__TEXT SHOWN__.
□ □ □ □
Wednesday, August 20th, 2008

This year the World Exhibition takes place in Zaragoza, a small city in Northeast Spain. The exhibition’s theme is Water in Earth, and most countries show their own politics related to the saving or the getting of drinking water’s reserves.

Since I was in Barcelona, I decided to stop by for one day and check it out. Apart from a few original but useless buildings, most of the exhibitors were mere souvenir shops or etnhic restaurants and the staff most times was either non-native or non-talkative. Any of the yearly FITUR in Madrid is more fun.

One of the few interesting things was an only-women salsa band, which played Cuban rythms. After the concert in the huge but empty Latin American pavillion, they explained to me that they were on a tour around Europe from Santiago de Cuba.

Cabo Verde and Vietnam also had good venues. And the queue to enter Japan’s exhibitor was so long -in distance and time, maybe 2 hours- that either they give kimonos as a present or Spaniards are really in love with this country.

国立新美術館, Modigliani y salsa

Friday, May 2nd, 2008

この間東京の国立新美術館に行って印象的な緑ような建物に入って日本の現代の画家の絵画を見た。色々なスタイルと西洋の影響見えるけどその絵画は特に何か日本らしいあります。強い感情ではなかったけど鮮やかな内の人生に富んでいます。一番好きなのは花になったスイカでした。昔の夢のような遊んでいる人のも私を満足させました。

Apart from this rich exhibition –in quality and number of works-, the main attraction these days at the museum is Modigliani, the Italian painter and sculptor turned into a Parisian bohemian, who died in 1920 at the young age of 35, after a life of excesses. His work is marked with an obsession for long-faced portraits with geometrical noses and non-human eyes and in general with a different approach to the concept of beauty. He was influenced initially by African and Cambodian art –his Cariatides show the evolution of his art- and later by Cubism. Although it was his bohemian and eccentric life along with characters like Picasso, Brancussi, Rivera and others, and his abuse of absinthe and hashish what finally provoked his death and his becoming a myth.

Y como no todo en la vida es el placer intelectual, y hay que darle al cuerpo lo que es del cuerpo, un fin de semana en Tokyo no está completo si no se visitan sus templos de la salsa en Roppongi. Generalmente, ese reducto gaijin no supone una experiencia muy japonesa, pero cuando se trata de salsa, ese es el lugar. Los viernes, sábados y fiestas de guardar son el momento adecuado para visitar Salsa Sudada, donde la falta de espacio y la alta temperatura se compensan con un buen ambiente festivo y bellos cuerpos femeninos cuyas caderas se mueven con sensualidad al ritmo de la clave cubana. Cambiar de canción y de pareja de baile es automático, y muchos pares de ojos se cruzan buscando improvisados contactos corporales y rítmicos que durarán apenas unos minutos, casi lo que dura una vida.
□ □ □ □
__SUPPLIED MATERIAL__.
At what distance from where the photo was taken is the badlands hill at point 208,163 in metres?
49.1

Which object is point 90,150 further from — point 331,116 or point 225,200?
□ □ □ □
__WORK ITEM 1__.
Write out the text from "国立新美術館, Modigliani y" up to and including "る人のも私を満足させました。", substituting "Amedeo Modigliani" for "Modigliani".
__WORK ITEM 2__.
Do these statements agree with the text? Answer yes or no for each, quoting the words of the text that decide it.
(a) The theme of the World Exhibition in Zaragoza was Water in Earth.
(b) The salsa band came to Europe from Havana.
(c) Modigliani died at the age of 35.
The listing is separate material and has no connection to the text.

__ANSWER AREA 1__.
国立新美術館, Amedeo Modigliani y salsa

Friday, May 2nd, 2008

この間東京の国立新美術館に行って印象的な緑ような建物に入って日本の現代の画家の絵画を見た。色々なスタイルと西洋の影響見えるけどその絵画は特に何か日本らしいあります。強い感情ではなかったけど鮮やかな内の人生に富んでいます。一番好きなのは花になったスイカでした。昔の夢のような遊んでいる人のも私を満足させました。

__ANSWER AREA 2__.
(a) Yes: "The exhibition’s theme is Water in Earth"
(b) No: "they were on a tour around Europe from Santiago de Cuba"
(c) Yes: "who died in 1920 at the young age of 35"